I - who is supposed to be a maths whizz but isn't really - have been following the progression of this entry and this thread with interest. It is looking good so far

Hello Sten.

Please do not remove your entry from peer review. I'm not going to write one. I have been replying to you on this thread with considerable reluctance. In fact I would point out -

My first posting (7) was a long and considered one, and then followed a dialogue until (12) when I invited the others on this thread to comment. In fact, from (12) "I have made my comments, its your entry, and we can agree to disgree. Even on all the technical points." and "Now I'll leave to the others (there are several on this thread)."

Your posting (14) drew only the reply that I still lurked. But in posting (17) you again asked for comment, on a revised entry.

As noone else was doing so, I responded again. Posting (18) tried very hard not to go over old ground, on which we could, I thought, agree to differ. It ended with "I do wish the others on this thread would add something."

But a dialogue continued, since your responses explicitly asked for elaboration. Posting (19) asked for pointers. The reply in (22) tried, in a flippant way, to drop my argument about the lottery. And that ended "Now I really do want to leave you to YOUR entry. I had a long and fruitless spat about one of mine, and don't want to inflict anything like that on you.

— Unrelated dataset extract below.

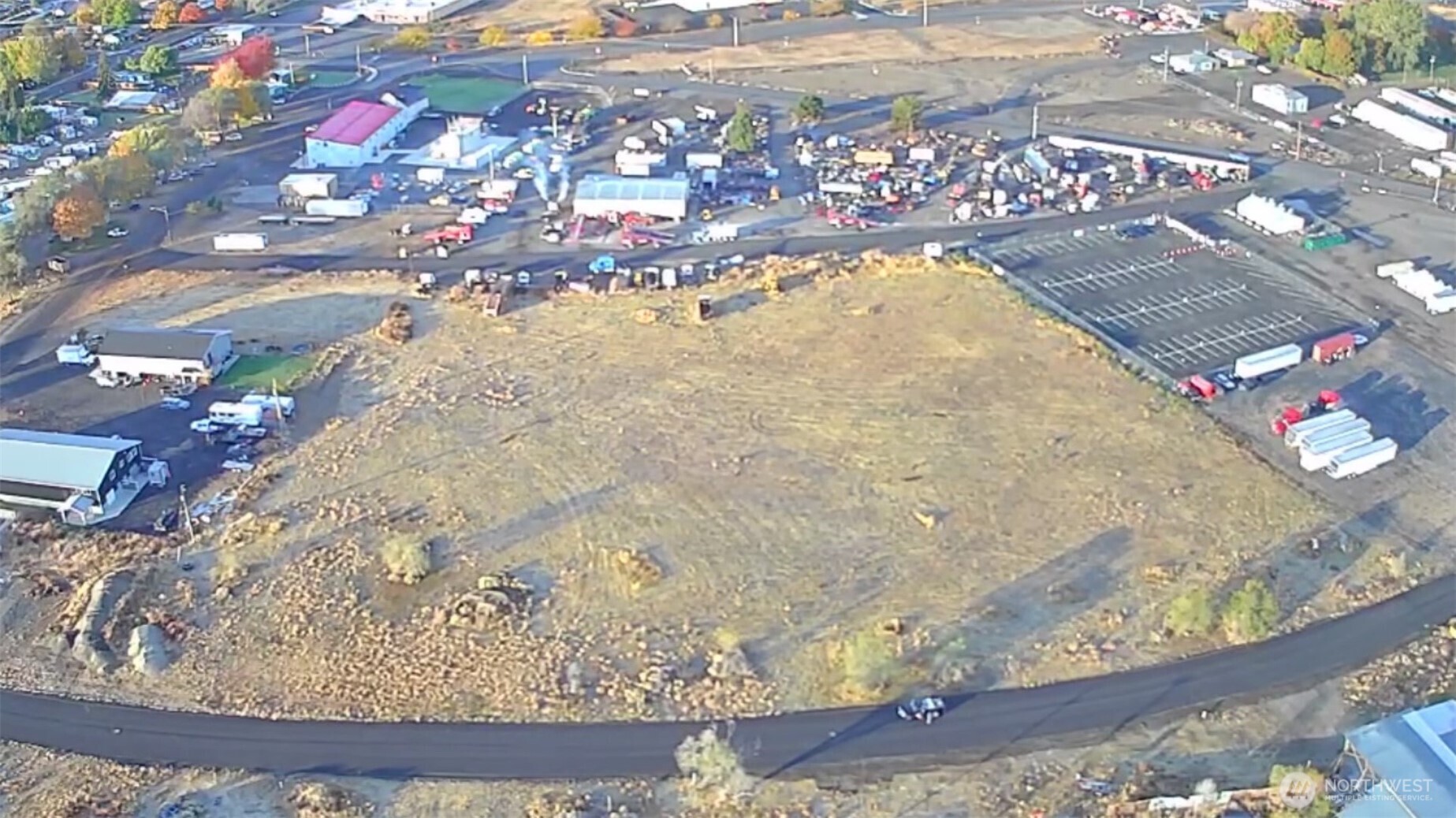 Land in George 5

I'll continue to lurk."

But I felt compelled to reply when, in your (24), you said "you would be an advocate of Definition R2", as I had said no such thing. So in posting (26) I stated that I was not in favour of any one definition of randomness. I also added some remarks, which I explicitly said were off topic. As Tenaka also seemed (posting 21) to struggle with your point about one random number, I thought, as background, to suggest ERNIE, which at least produces large sequences of truly random numbers, if that would help any explanation. And I suggested that I could add some examples of real uses of random numbers in this thread, if desired.

Your reply (posting 27), you apologised for a typo, and give me the new words "you would be an advocate of Definition R3", contrary to what I said in posting 26. You also denied knowledge of ERNIE, so I pointed you to "Premium Bonds", which is not my entry. You asked for details about the aircraft design use, and so got that too, in posting 29. That ended "I'm returning to just lurking"

But then ZSF posted a link to your entry, and I didn't quite understand that. I mistakenly took it to be a complaint about the off topic stuff. So I addressed that, and to ZSF.

My only purpose in writing this is to prevent you removing your entry. I will now just lurk, with probability one.

OH

It's now 2 months since Sten posted. He makes him offically AWOL.

But what should be done with this entry. There was a lot of interest, but general of the contencious sort.

Flea Market or back to entry, people?


Geggs

I'm tempted to say leave it here for a while. I came very close to picking this a month or so back. As our posting here has boosted the entry up the PR listing, perhaps another Scout will see it and pick it.

This entry seems to start out with the premise that there is such a thing as an algorithm for generating random numbers, which is wrong as far as my understanding of it goes. I was always taught in computer science to call them "pseudo-random number generators", because everybody knows they're not really random. A real random number generator would use something physical, such as random quantum fluctuations in a diode to generate a random sequence.

There are a lot of typographical problems with this entry as well; many characters appear on my screen as rectangles. This suggests to me that this is not ready for picking.

I suggest it goes into the flea market, if the time is ripe. (Suggestion only, I'm not a scout).

The main problem I have with this entry (which I mentioned way back when) is that large chunks of it have clearly come from another source. The author of the entry plainly stated that this is the case, but was unrepentant about it.

I still think it should move to the Flea Market, where those parts may well be excised or amended in a way that this author was unwilling to do.


Geggs